**Short problem**
Convert the rows below into a numbered list with one item per line. Omit blank lines and leave the pictures out.

**Recorded data**
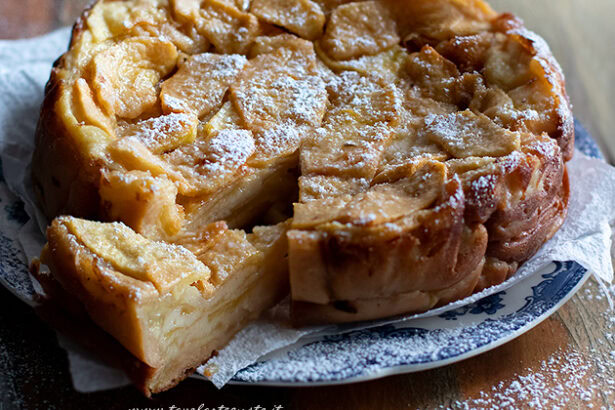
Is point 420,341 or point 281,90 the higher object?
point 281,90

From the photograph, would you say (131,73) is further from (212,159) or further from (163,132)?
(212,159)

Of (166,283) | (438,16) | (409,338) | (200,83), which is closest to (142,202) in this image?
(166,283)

**Solution for this task**
1. Is point 420,341 or point 281,90 the higher object?
2. point 281,90
3. From the photograph, would you say (131,73) is further from (212,159) or further from (163,132)?
4. (212,159)
5. Of (166,283) | (438,16) | (409,338) | (200,83), which is closest to (142,202) in this image?
6. (166,283)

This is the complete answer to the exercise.